The record fails to disclose the presence of a typewriter, portable or otherwise, at the scene where this instrument was made out and the signatures thereto affixed. The evidence is also uncontradicted that Ed Fagen, shown as a witness on the above instrument, was wholly absent from the entire transaction, and that he affixed his signature at a place some miles distant from where the negotiations of settlement were had.

In their brief appellants treat the inserted typewritten words as regularly interlined and regularly connected with the printed portion of the instrument by "carets."

The "caret," it may be said, is a definite character of the English language, clearly defined and established by immemorial usage.
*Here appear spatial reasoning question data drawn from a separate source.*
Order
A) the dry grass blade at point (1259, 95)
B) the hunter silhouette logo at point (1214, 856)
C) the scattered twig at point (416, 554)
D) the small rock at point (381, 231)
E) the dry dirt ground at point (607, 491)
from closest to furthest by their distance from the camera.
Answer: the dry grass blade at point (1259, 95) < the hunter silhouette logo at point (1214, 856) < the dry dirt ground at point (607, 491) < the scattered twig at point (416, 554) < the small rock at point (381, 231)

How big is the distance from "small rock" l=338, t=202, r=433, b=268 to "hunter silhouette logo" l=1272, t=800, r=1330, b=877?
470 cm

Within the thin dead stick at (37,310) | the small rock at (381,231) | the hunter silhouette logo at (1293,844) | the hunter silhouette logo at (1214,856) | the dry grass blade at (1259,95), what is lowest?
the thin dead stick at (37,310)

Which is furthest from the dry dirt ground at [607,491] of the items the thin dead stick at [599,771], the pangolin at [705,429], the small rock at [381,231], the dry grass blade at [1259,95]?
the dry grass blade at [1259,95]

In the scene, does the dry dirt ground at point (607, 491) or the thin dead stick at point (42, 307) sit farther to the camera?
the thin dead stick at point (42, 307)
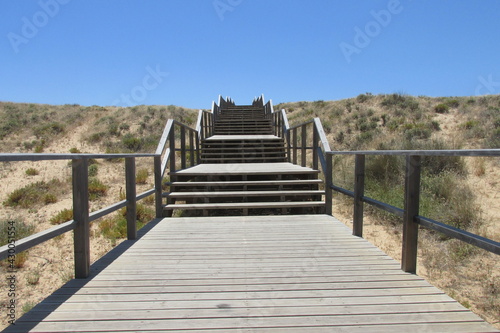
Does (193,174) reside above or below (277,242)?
above

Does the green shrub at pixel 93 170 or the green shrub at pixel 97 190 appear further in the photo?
the green shrub at pixel 93 170

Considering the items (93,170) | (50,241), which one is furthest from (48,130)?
(50,241)

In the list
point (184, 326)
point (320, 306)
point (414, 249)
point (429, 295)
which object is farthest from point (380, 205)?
point (184, 326)

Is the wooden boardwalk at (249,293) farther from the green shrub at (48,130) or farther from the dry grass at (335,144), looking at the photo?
the green shrub at (48,130)

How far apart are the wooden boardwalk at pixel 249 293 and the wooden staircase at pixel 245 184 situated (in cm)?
168

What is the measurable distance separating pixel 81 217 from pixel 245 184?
3.61 m

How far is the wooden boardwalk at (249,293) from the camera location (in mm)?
2125

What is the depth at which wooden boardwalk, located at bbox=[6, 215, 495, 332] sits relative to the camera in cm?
212

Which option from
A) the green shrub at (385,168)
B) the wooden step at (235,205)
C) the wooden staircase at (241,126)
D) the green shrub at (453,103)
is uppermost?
the green shrub at (453,103)

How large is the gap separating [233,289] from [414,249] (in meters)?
1.68

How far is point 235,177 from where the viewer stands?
695 centimetres

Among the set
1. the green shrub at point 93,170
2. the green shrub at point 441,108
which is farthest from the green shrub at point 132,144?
the green shrub at point 441,108

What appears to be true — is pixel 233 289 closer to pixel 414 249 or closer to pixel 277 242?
pixel 277 242

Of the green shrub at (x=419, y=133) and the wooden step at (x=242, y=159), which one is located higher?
the green shrub at (x=419, y=133)
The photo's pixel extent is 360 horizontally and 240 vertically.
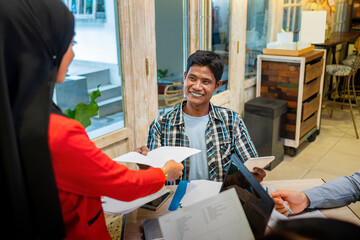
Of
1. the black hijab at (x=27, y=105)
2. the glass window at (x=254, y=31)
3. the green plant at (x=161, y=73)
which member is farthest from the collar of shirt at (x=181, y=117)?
the glass window at (x=254, y=31)

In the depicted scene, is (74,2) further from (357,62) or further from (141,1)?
(357,62)

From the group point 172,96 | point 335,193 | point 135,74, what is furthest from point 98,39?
point 335,193

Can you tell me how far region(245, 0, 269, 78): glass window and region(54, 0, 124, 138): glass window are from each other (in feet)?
6.39

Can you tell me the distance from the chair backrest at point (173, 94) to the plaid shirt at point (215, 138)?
4.56 ft

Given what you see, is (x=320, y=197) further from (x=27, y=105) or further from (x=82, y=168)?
(x=27, y=105)

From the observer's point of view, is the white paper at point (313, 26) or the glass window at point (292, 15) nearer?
the white paper at point (313, 26)

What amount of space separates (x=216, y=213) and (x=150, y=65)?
1.85m

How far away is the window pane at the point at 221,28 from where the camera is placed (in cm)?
326

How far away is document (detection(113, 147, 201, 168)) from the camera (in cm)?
130

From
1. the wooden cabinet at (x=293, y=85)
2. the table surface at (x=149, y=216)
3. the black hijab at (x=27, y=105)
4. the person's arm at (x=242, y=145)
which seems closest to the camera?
the black hijab at (x=27, y=105)

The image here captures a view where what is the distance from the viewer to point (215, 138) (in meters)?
1.77

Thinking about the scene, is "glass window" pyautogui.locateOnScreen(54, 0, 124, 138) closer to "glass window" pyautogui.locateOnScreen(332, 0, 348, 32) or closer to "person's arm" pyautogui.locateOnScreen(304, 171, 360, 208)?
"person's arm" pyautogui.locateOnScreen(304, 171, 360, 208)

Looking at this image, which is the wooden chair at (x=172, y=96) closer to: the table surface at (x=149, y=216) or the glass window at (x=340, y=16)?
A: the table surface at (x=149, y=216)

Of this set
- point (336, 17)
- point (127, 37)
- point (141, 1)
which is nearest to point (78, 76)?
point (127, 37)
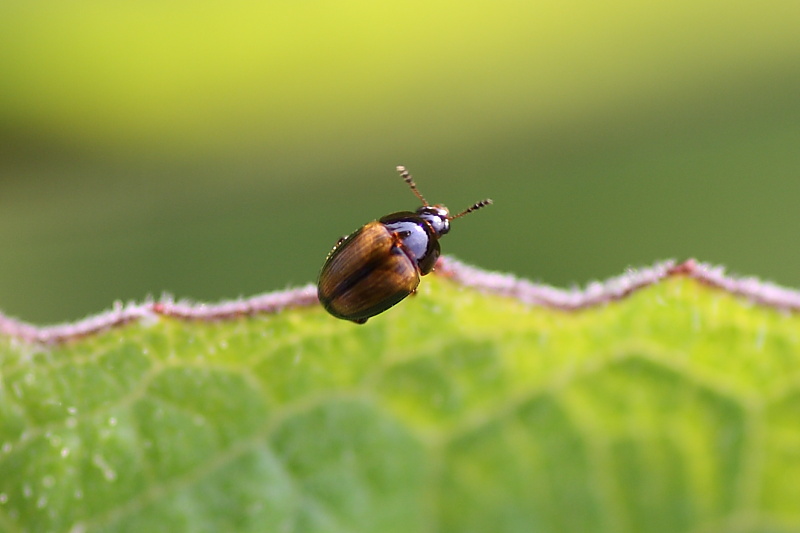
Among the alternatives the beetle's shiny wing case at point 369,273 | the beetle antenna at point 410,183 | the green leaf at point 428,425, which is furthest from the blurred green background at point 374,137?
the green leaf at point 428,425

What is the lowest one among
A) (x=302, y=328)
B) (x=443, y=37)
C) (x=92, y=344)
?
(x=92, y=344)

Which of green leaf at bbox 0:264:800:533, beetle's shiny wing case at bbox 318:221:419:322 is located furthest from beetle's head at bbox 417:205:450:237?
green leaf at bbox 0:264:800:533

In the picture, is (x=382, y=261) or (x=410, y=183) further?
(x=410, y=183)

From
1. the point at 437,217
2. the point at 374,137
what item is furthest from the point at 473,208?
the point at 374,137

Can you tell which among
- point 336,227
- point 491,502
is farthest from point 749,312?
point 336,227

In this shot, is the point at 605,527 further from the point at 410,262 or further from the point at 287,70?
the point at 287,70

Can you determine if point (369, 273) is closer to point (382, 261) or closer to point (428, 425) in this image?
point (382, 261)

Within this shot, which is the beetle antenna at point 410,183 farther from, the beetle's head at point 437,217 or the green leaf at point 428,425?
the green leaf at point 428,425
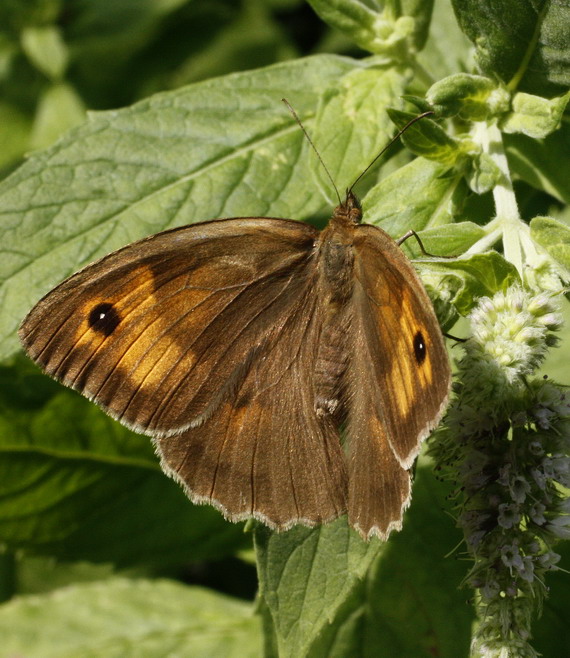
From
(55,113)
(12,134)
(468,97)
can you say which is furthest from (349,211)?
(12,134)

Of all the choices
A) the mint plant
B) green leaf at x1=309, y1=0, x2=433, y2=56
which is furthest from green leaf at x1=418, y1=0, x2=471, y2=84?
green leaf at x1=309, y1=0, x2=433, y2=56

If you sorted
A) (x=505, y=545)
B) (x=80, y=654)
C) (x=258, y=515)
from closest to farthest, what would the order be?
(x=505, y=545)
(x=258, y=515)
(x=80, y=654)

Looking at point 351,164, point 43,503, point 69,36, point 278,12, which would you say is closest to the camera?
point 351,164

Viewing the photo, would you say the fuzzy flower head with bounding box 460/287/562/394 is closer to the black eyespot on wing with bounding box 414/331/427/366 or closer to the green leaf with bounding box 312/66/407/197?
the black eyespot on wing with bounding box 414/331/427/366

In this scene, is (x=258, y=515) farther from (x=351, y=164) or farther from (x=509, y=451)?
(x=351, y=164)

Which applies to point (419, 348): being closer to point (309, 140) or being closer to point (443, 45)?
point (309, 140)

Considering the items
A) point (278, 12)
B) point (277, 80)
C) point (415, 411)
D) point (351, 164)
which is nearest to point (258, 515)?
point (415, 411)

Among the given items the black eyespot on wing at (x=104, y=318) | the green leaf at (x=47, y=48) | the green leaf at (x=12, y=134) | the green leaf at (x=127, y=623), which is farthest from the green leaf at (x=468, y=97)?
the green leaf at (x=12, y=134)

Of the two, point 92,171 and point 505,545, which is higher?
point 92,171
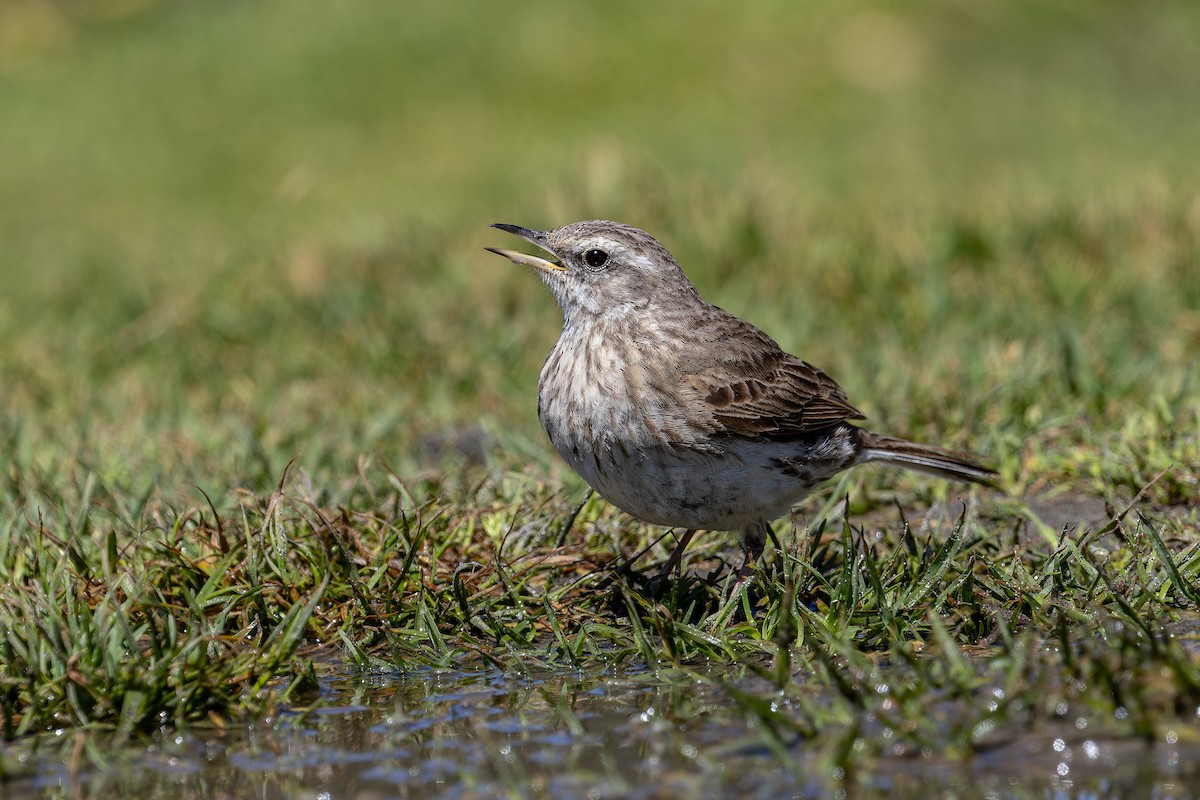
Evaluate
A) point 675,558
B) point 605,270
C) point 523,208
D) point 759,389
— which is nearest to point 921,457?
point 759,389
While, at some time not now definitely appearing, the typewritten words "known and unknown" and "injuries, known & unknown" were typed on the face of this instrument, it would seem that no proper "carets" indicate where the same should be inserted, or incorporate these words in the body of the instrument.

The following constitute the definitions of the term "caret" as given by the leading lexiocographers, viz.:

Oxford Dictionary: "Caret. (L. caret (there) is wanting, f carere to be in want of.) A mark [SYMBOL OMITTED] placed in writing below the line, to indicate that something (written above or in the margin) has been omitted in that place. * * * Lowell Study Wind. (1886) 301 Like the carets on a...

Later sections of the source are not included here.